**Action item:** Only the lines from the start of the data to the line containing "scientific name: Bos taurus", both included, should be output, exactly and without pictures.

**Materials provided:**
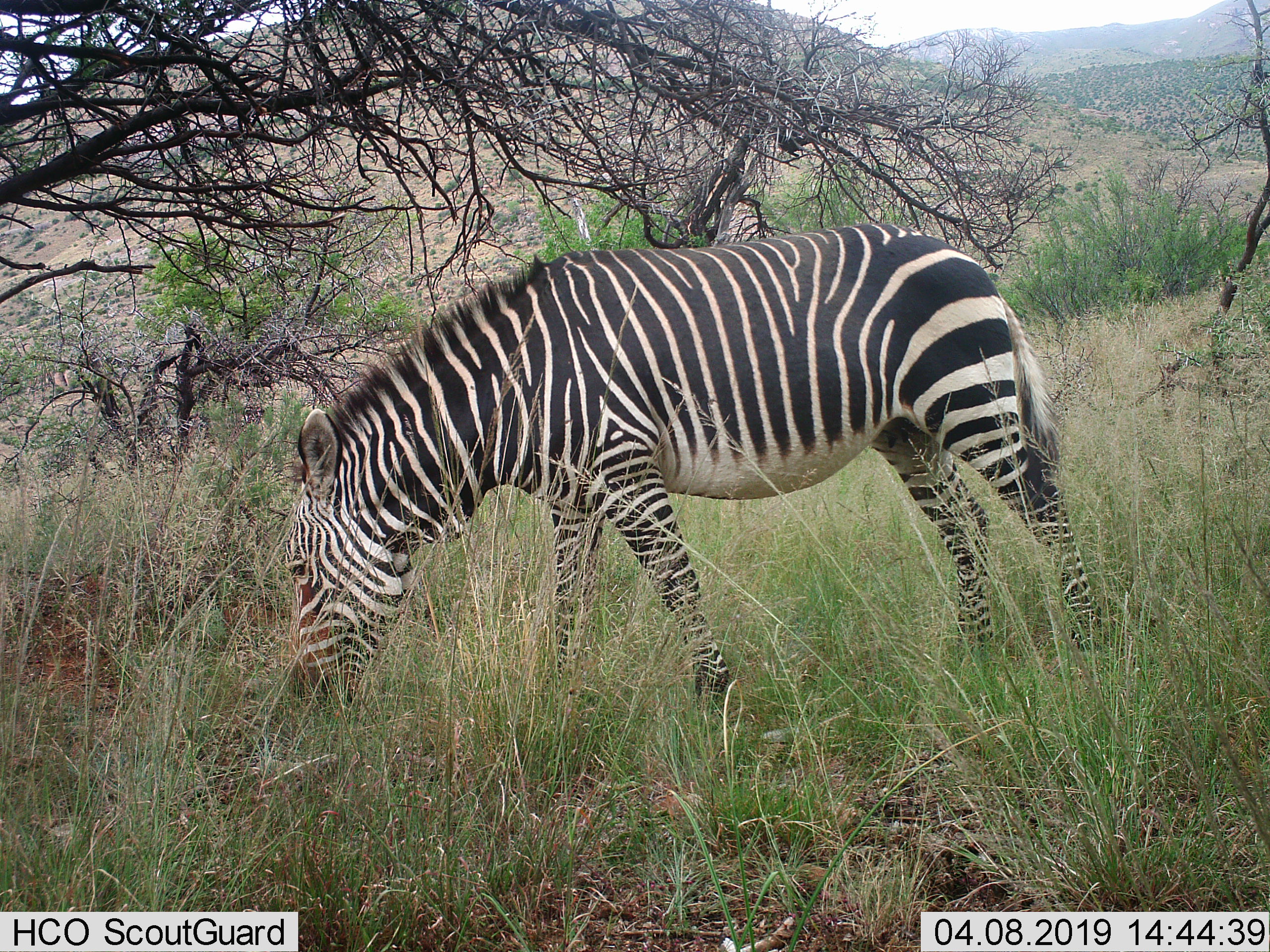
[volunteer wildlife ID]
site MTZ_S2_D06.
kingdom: Animalia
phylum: Chordata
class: Mammalia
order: Perissodactyla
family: Equidae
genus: Equus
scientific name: Equus zebra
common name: mountain zebra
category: zebramountain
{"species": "zebramountain (mountain zebra) (Equus zebra)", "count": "1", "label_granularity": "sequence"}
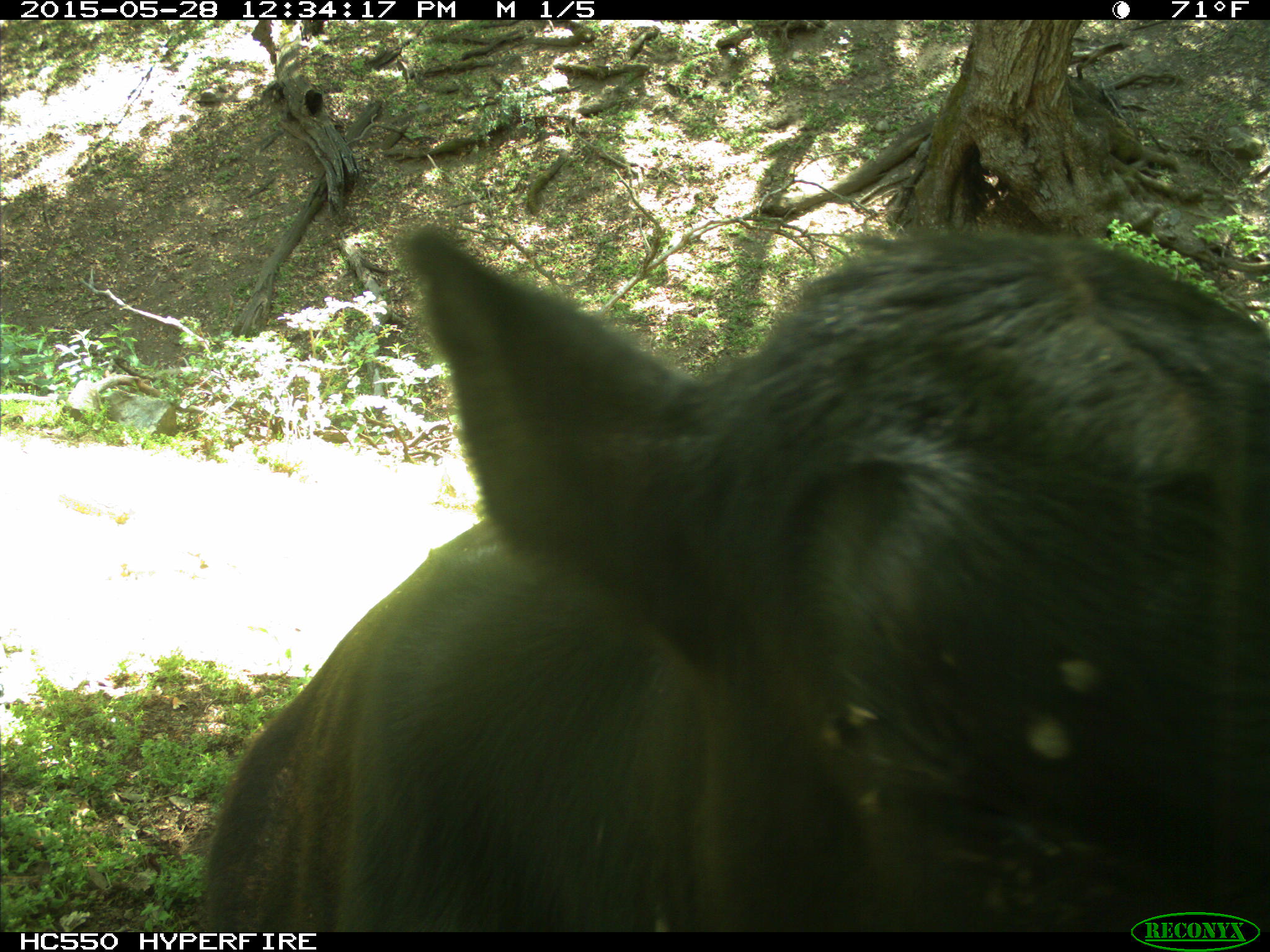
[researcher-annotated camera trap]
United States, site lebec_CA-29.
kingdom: Animalia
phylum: Chordata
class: Mammalia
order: Artiodactyla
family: Bovidae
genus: Bos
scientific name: Bos taurus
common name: domestic cow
Bos taurus (domestic cow).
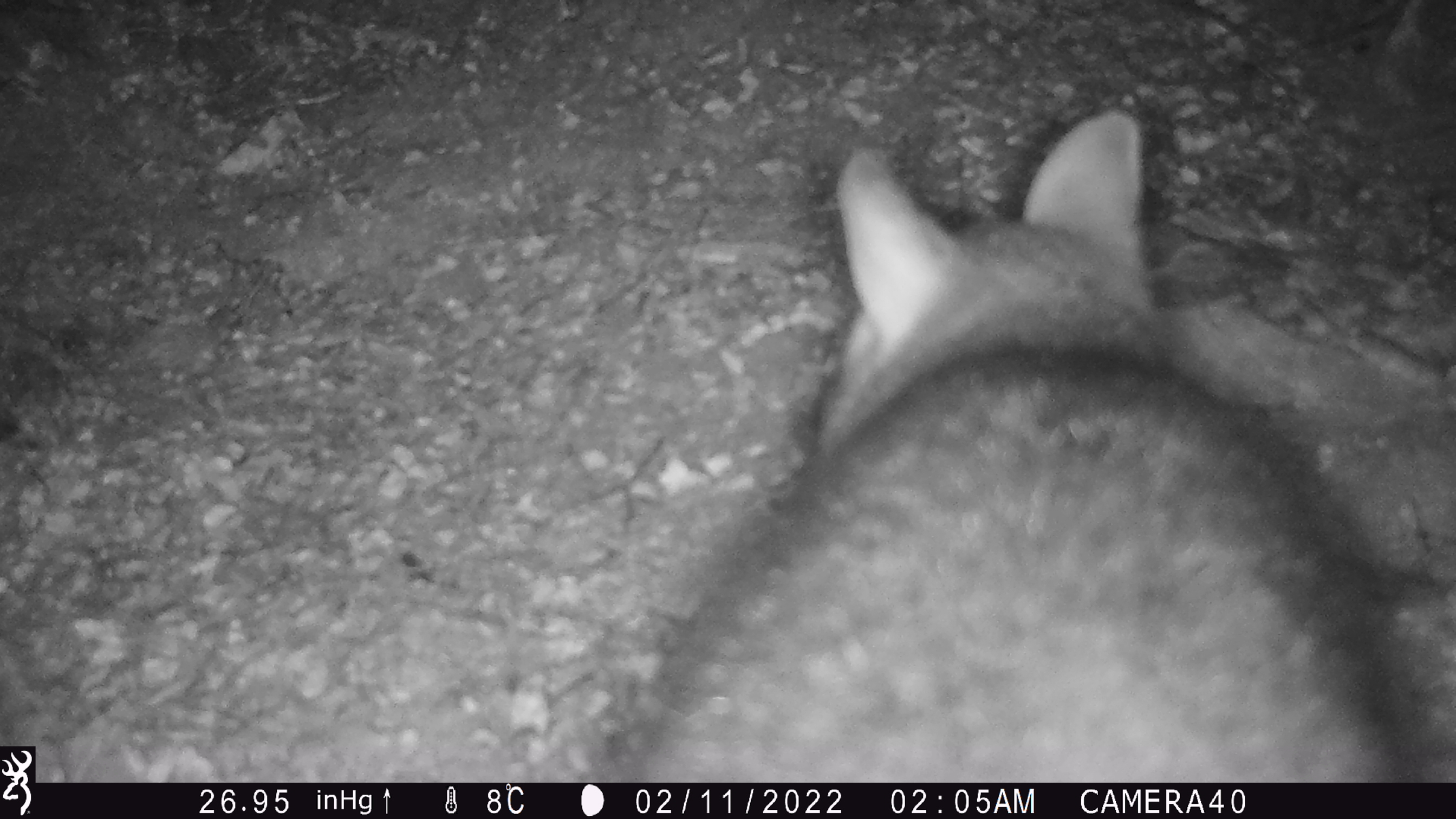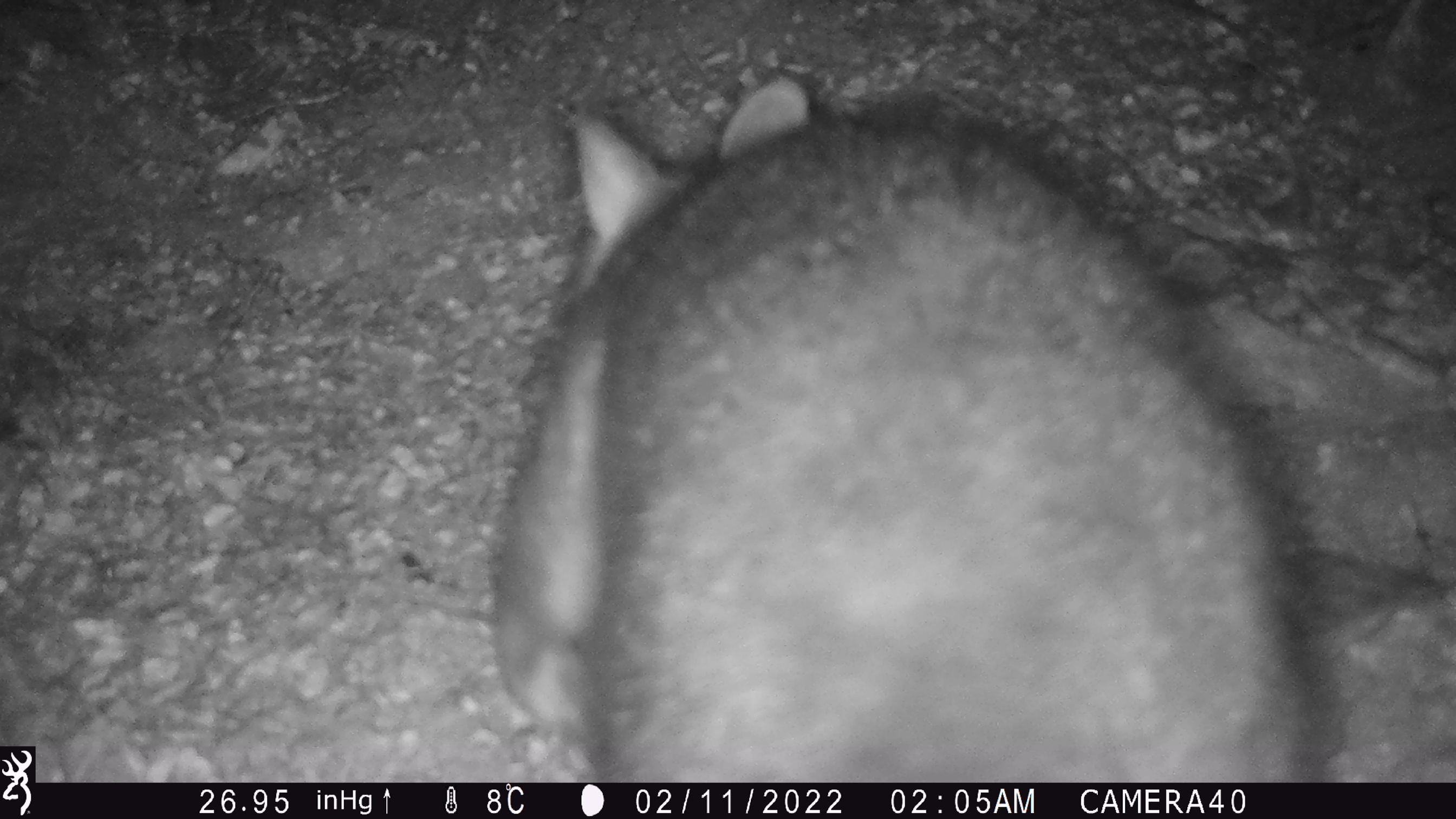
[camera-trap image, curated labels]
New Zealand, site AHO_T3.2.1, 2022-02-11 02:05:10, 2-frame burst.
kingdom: Animalia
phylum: Chordata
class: Mammalia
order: Carnivora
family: Mustelidae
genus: Mustela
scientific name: Mustela erminea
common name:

**Task output:**
[volunteer wildlife ID]
site MTZ_S2_D06.
kingdom: Animalia
phylum: Chordata
class: Mammalia
order: Perissodactyla
family: Equidae
genus: Equus
scientific name: Equus zebra
common name: mountain zebra
category: zebramountain
{"species": "zebramountain (mountain zebra) (Equus zebra)", "count": "1", "label_granularity": "sequence"}
[researcher-annotated camera trap]
United States, site lebec_CA-29.
kingdom: Animalia
phylum: Chordata
class: Mammalia
order: Artiodactyla
family: Bovidae
genus: Bos
scientific name: Bos taurus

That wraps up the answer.